It was the Conservatives under Heath, but it's not remotely comparable. The country was undergoing rolling blackouts due to a shortage of production capacity (we were running low on coal due to strikes), so the government introduced a three-day-per-week electricity consumption cap for commercial users, in an attempt to reduce energy demand. It didn't really work.

The idea of this four-day week has been around for a long time and has been trialled in several countries to some degree. It's meant to give workers a better work/life balance.
 
I don't mind taking less pay for a four day week.
This is something I think is a good approach, a more flexible work schedule as opposed to a consistent rigid one. That way you could hire on employees for X days a week and both parties would benefit as it would offer more intricate staffing solutions.
 
This is something I think is a good approach, a more flexible work schedule as opposed to a consistent rigid one. That way you could hire on employees for X days a week and both parties would benefit as it would offer more intricate staffing solutions.
I don't know about Europe but in the US this ends in a disaster unless it's a high paying, professional position. Retail in the US is a shitshow of untrained/unqualified managers and lazy employees with good people thrown to the wolves. You'd think flexible scheduling would benefit everyone but what ends up happening is the good workers are worked to death while the bad workers are given the fewest hours.
 
Asking the least motivated generation in human history to work harder will not be effective. I don't care how many properly functioning people say it's great, the vast majority of humanity needs a whip held over their head to be of any use at all. They won't see "four day work week at 10 hours a day" as anything more than "two extra hours for me to waste then I get an extra day off".
 
What the fuck sort of do-nothing job do you have if you only need to do it four days a week?
It's a bunch of shit to setup in advance if I want to only come in five days of a week instead of my usual six.
The employer will be expected to hire more people to cover the now open days.
 
I don't know about Europe but in the US this ends in a disaster unless it's a high paying, professional position. Retail in the US is a shitshow of untrained/unqualified managers and lazy employees with good people thrown to the wolves. You'd think flexible scheduling would benefit everyone but what ends up happening is the good workers are worked to death while the bad workers are given the fewest hours.
Well yes, this would apply to professions more than anything. Though retail and the like is already flexible as people decide to just vanish randomly regardless.
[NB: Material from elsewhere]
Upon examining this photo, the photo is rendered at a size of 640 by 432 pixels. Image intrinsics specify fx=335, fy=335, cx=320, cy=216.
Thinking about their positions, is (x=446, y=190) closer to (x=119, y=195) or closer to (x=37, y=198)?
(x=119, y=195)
Also, when I say flexible I don't mean it necessarily changes week to week, but rather when you sign up you agree to X days a week and you consistently work those X days after that as normal.
 
Between the time I spend reading stuff on StackExchange, waiting for things to break so I can fix them, helping with other things, etc, I could probably lose 4 or 5 hours a week and still be basically as productive.

If I had some issue that I just couldn’t solve, and so I could take the afternoon off and come back to it fresh the next day, rather than spend 4 hours just butting my head against it to fill my required hours, I would love that. But that also requires a) trust from your employer and b) enough self-discipline to use it responsibly.
 
This kind of thing depends heavily on the type of work involved, some jobs just need someone there, some require specific skill sets.
And some are bounded by external forces. Part of my job depends on machine thruput, which is effectively fixed. Working 80% of the time means getting 80% of the productivity, the end.

The standard work-week in the early 19th-century was 6-days a week and 14 hours a day, right? So society has made dramatic changes to the standard work week before, this isn't without precedent but in a system where people can barely get by with families that have two full-time incomes, I just don't see how you go about making a change like this if the intention is to roll it out nation-wide in the UK, with other nations potentially following the lead in the following years.
Societies can change like that, but not because they want to. You need a driver that increases productivity to the point that labor becomes productive enough to generate sufficient surplus value over [n] hours a day [x] days a week. The industrial revolution gave us that boost with early automation to elimate what would otherwise have been mindless labor, and it did it on the back of the proliferation of cheap, plentiful energy sources that are a necessary replacement.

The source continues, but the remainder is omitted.